** START OF Material for the task **

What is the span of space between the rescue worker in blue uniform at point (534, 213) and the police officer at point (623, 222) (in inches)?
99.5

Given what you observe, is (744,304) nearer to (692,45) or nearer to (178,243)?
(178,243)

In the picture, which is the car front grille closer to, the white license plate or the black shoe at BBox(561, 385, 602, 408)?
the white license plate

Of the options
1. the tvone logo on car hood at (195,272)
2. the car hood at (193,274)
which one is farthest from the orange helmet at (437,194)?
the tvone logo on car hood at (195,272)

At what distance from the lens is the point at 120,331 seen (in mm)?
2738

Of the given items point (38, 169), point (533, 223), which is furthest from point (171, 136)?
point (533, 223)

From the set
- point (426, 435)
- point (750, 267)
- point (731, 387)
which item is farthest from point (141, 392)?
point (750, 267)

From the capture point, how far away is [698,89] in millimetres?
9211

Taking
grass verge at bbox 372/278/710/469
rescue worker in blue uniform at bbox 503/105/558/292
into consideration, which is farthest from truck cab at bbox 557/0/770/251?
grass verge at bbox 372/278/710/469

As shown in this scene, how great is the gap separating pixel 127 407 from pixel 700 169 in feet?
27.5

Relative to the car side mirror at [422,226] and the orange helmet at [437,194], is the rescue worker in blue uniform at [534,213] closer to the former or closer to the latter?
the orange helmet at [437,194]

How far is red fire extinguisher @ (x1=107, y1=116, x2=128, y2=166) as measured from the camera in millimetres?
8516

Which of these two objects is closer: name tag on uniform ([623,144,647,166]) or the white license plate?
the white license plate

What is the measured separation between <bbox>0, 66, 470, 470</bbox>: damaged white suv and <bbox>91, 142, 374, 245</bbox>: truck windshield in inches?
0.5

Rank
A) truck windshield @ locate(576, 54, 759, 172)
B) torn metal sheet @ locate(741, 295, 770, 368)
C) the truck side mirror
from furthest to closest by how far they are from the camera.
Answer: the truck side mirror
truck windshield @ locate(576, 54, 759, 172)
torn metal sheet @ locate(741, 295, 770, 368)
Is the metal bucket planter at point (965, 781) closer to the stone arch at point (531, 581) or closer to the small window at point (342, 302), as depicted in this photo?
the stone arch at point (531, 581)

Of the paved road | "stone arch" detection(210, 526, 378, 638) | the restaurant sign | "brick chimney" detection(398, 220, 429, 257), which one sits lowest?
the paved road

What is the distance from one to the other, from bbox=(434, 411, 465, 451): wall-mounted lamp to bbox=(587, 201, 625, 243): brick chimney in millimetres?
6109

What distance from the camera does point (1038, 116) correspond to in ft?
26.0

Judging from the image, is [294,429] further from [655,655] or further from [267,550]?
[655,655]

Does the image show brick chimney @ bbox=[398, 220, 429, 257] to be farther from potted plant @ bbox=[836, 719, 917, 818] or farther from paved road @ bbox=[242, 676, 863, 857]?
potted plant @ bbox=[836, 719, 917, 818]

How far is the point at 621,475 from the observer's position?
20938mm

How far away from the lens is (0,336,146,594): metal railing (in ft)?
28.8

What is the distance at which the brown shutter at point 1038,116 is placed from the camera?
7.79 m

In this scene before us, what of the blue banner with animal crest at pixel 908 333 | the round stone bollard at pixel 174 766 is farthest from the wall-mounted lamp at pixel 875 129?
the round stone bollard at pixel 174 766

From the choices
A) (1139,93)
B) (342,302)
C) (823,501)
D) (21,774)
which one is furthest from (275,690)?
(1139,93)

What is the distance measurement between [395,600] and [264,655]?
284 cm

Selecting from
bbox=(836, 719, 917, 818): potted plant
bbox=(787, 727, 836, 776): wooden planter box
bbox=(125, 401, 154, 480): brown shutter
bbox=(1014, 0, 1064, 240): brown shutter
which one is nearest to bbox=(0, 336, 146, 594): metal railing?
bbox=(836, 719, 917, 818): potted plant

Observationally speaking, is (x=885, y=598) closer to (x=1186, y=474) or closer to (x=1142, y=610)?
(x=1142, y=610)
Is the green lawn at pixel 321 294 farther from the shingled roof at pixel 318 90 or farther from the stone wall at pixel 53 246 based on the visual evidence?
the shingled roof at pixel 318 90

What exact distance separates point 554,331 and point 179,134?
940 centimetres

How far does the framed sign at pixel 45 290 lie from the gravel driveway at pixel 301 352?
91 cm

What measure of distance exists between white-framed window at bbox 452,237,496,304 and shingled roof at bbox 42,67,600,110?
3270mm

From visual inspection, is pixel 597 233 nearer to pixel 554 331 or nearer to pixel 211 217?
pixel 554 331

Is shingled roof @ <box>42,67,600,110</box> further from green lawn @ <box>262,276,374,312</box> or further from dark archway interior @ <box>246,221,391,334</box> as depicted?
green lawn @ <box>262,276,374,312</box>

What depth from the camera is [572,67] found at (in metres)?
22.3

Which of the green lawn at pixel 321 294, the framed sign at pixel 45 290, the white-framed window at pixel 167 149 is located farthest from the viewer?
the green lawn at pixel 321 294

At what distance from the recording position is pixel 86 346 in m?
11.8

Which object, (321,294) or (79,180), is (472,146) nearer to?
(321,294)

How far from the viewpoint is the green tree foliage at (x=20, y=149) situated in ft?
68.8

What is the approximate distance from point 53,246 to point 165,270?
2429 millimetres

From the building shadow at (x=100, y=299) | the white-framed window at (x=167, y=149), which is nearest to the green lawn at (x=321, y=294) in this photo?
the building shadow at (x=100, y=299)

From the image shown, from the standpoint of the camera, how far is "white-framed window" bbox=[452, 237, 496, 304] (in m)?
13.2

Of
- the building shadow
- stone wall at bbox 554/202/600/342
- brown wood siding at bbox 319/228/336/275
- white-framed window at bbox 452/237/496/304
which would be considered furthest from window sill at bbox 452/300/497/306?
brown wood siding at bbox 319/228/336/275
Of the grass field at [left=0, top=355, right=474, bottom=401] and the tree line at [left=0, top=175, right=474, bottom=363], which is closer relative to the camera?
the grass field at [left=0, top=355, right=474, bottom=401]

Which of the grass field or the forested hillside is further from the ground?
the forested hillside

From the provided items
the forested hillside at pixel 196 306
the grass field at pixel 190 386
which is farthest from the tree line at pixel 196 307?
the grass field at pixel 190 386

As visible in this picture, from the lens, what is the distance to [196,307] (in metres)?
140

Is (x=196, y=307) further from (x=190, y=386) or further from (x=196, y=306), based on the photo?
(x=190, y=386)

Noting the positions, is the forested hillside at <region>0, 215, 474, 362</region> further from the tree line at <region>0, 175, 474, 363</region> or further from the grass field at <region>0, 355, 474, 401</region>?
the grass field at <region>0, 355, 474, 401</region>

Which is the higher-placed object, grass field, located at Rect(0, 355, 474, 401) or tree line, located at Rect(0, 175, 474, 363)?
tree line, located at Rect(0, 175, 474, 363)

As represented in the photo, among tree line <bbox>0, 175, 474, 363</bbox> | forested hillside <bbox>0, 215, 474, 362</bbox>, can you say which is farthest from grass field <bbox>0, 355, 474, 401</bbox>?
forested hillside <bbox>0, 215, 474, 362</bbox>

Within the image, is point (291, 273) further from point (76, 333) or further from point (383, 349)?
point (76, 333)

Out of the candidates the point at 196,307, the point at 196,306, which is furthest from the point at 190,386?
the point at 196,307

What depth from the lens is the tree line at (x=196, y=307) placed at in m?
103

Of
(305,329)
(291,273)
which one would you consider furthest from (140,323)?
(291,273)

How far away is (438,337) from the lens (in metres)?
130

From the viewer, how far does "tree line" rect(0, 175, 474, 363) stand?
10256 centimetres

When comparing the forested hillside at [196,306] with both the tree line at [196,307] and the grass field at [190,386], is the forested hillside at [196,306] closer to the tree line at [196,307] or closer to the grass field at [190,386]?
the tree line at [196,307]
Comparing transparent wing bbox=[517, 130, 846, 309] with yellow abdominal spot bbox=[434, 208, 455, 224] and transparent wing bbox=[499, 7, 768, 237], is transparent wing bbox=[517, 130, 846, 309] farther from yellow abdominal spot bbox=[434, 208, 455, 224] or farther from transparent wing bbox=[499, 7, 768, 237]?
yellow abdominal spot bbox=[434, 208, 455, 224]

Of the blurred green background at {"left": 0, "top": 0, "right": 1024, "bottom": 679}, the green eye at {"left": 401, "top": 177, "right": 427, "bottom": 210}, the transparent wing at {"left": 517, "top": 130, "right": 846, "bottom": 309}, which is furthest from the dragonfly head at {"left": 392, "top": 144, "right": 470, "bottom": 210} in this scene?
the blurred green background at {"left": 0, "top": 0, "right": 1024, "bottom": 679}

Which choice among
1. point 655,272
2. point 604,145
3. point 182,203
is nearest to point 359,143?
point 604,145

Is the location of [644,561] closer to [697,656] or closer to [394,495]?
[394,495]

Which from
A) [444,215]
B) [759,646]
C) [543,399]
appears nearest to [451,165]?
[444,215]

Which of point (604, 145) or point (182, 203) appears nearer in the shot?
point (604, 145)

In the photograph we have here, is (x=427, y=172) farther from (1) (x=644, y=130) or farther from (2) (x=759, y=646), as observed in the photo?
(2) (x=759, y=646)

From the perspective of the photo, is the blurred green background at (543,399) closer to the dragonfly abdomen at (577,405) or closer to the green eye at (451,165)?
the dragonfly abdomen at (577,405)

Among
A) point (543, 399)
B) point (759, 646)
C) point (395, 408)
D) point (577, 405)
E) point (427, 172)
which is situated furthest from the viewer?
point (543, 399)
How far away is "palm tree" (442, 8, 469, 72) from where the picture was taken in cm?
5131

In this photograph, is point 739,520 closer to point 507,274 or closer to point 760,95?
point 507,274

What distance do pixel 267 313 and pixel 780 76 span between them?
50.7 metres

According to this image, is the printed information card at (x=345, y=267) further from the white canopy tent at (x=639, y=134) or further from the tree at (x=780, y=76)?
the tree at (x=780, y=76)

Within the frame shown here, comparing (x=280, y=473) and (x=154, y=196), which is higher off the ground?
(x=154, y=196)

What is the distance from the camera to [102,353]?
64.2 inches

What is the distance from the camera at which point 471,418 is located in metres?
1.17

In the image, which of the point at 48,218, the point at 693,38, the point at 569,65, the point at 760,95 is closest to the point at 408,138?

** END OF Material for the task **

Goal - Quote the rows word for word, starting at the line that contains "What is the distance from the camera to" and running through the last of the rows.

Expected output -
What is the distance from the camera to [102,353]?
64.2 inches

What is the distance from the camera at which point 471,418 is located in metres?
1.17

In the image, which of the point at 48,218, the point at 693,38, the point at 569,65, the point at 760,95 is closest to the point at 408,138?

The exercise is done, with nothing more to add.